8 Ils se sont promptement écartés de la voie que je leur avais prescrite; ils se sont fait un veau en métal fondu, ils se sont prosternés devant lui, ils lui ont offert des sacrifices, et ils ont dit: Israël! voici ton dieu, qui t’a fait sortir du pays d’Egypte.
9 L’Eternel dit à Moïse: Je vois que ce peuple est un peuple au cou raide.
10 Maintenant laisse-moi; ma colère va s’enflammer contre eux, et je les consumerai; mais je ferai de toi une grande nation.
11 Moïse implora l’Eternel, son Dieu, et dit: Pourquoi, ô Eternel! ta colère s’enflammerait-elle contre ton peuple, que tu as fait sortir du pays d’Egypte par une grande puissance et par une main forte?
12 Pourquoi les Egyptiens diraient-ils: C’est pour leur malheur qu’il les a fait sortir, c’est pour les tuer dans les montagnes, et pour les exterminer de dessus la terre? Reviens de l’ardeur de ta colère, et repens-toi du mal que tu veux faire à ton peuple.
13 Souviens-toi d’Abraham, d’Isaac et d’Israël, tes serviteurs, auxquels tu as dit, en jurant par toi-même: Je multiplierai votre postérité comme les étoiles du ciel, je donnerai à vos descendants tout ce pays dont j’ai parlé, et ils le posséderont à jamais.

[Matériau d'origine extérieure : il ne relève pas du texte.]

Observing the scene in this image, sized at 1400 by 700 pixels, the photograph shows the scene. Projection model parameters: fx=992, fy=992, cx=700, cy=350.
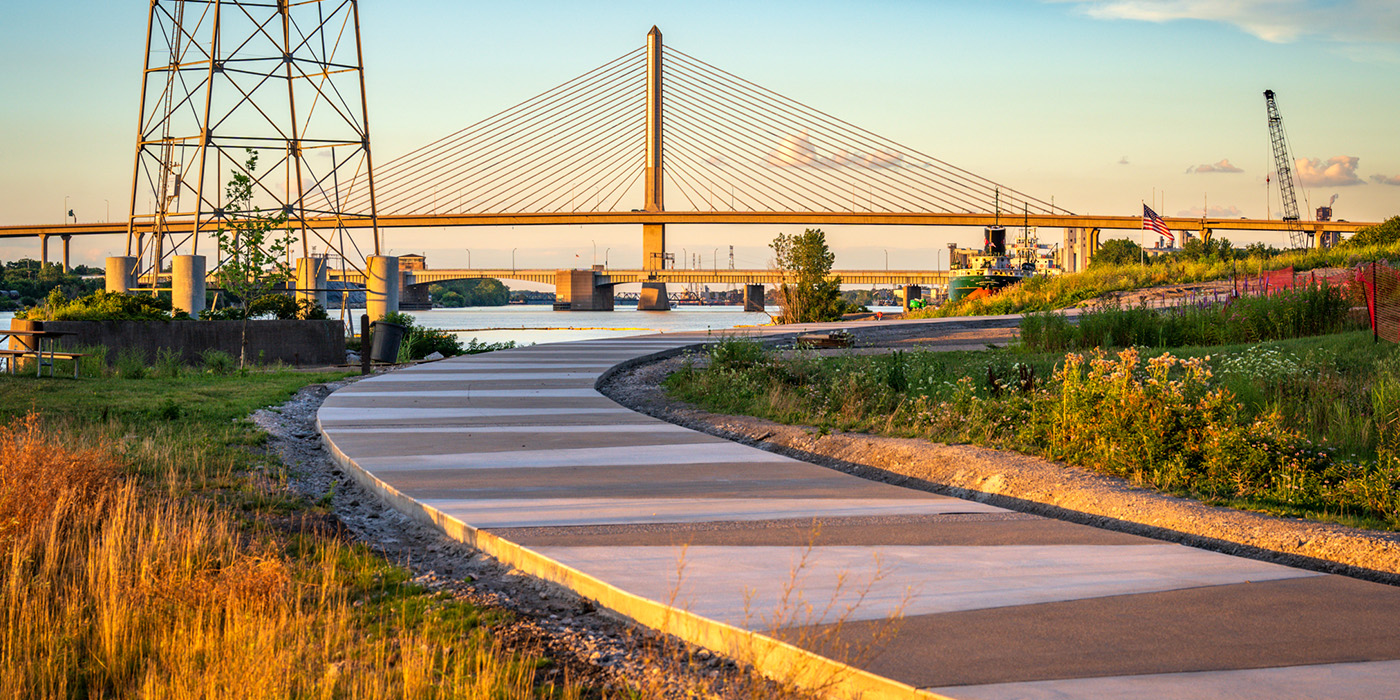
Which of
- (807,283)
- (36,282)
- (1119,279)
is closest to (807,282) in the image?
(807,283)

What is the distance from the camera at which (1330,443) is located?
24.6 ft

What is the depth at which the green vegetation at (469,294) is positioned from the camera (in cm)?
12070

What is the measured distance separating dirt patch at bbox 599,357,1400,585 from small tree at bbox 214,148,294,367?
13034mm

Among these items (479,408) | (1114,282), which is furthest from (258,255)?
(1114,282)

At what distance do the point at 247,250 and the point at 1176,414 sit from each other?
18.0 m

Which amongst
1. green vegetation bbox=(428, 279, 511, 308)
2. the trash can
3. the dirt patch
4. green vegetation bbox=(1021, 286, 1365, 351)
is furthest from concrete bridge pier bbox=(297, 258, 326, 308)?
green vegetation bbox=(428, 279, 511, 308)

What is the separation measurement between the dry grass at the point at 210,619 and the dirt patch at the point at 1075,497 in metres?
3.92

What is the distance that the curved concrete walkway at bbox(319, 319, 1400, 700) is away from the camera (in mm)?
3637

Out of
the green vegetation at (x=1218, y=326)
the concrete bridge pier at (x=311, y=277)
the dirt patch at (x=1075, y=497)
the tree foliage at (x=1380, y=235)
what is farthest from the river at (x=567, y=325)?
the tree foliage at (x=1380, y=235)

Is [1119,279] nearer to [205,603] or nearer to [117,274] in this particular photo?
[117,274]

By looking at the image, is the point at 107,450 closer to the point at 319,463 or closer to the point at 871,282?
the point at 319,463

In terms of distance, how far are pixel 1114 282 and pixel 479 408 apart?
29039 mm

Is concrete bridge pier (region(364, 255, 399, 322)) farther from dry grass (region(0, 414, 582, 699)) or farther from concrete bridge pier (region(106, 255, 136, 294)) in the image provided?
dry grass (region(0, 414, 582, 699))

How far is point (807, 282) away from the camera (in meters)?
38.2
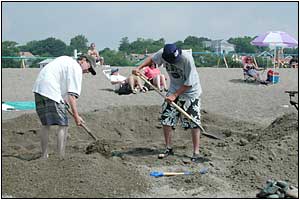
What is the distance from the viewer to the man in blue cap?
6.82m

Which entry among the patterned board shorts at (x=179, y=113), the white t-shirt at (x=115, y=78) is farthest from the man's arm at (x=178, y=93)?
the white t-shirt at (x=115, y=78)

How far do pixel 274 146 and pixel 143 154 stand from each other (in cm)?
173

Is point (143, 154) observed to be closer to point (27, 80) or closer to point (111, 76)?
point (111, 76)

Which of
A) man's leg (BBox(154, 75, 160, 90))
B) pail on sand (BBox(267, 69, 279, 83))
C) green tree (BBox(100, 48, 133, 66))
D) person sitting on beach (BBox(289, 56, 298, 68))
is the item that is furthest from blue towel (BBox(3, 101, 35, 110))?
person sitting on beach (BBox(289, 56, 298, 68))

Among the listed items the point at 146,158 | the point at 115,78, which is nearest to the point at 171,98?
the point at 146,158

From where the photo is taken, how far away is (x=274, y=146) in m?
6.78

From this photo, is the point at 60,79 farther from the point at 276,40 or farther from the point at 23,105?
the point at 276,40

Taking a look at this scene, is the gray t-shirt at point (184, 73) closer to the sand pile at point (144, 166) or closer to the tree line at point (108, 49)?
the sand pile at point (144, 166)

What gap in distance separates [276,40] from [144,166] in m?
16.7

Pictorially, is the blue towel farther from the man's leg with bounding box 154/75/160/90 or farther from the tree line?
the tree line

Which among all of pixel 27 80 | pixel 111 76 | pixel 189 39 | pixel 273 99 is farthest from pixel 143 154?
pixel 189 39

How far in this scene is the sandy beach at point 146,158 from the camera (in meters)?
5.68

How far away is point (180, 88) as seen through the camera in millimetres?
7016

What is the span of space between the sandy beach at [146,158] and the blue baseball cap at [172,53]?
129 centimetres
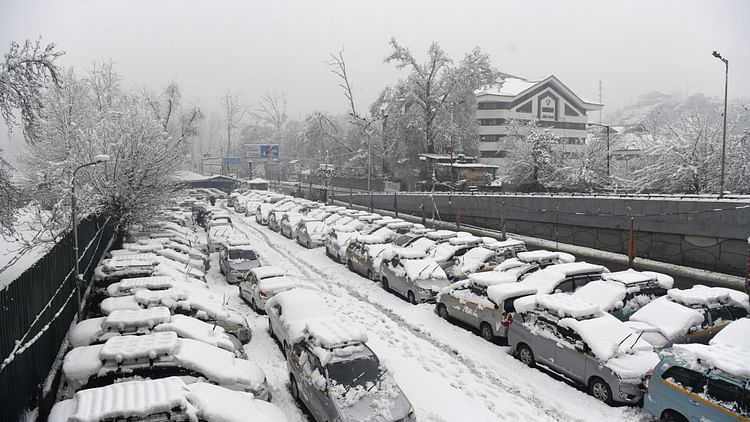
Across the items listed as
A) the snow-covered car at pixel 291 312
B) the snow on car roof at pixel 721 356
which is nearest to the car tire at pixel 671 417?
the snow on car roof at pixel 721 356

14 Et l’Eternel se repentit du mal qu’il avait déclaré vouloir faire à son peuple.
15 Moïse retourna et descendit de la montagne, les deux tables du témoignage dans sa main; les tables étaient écrites des deux côtés, elles étaient écrites de l’un et de l’autre côté.
16 Les tables étaient l’ouvrage de Dieu, et l’écriture était l’écriture de Dieu, gravée sur les tables.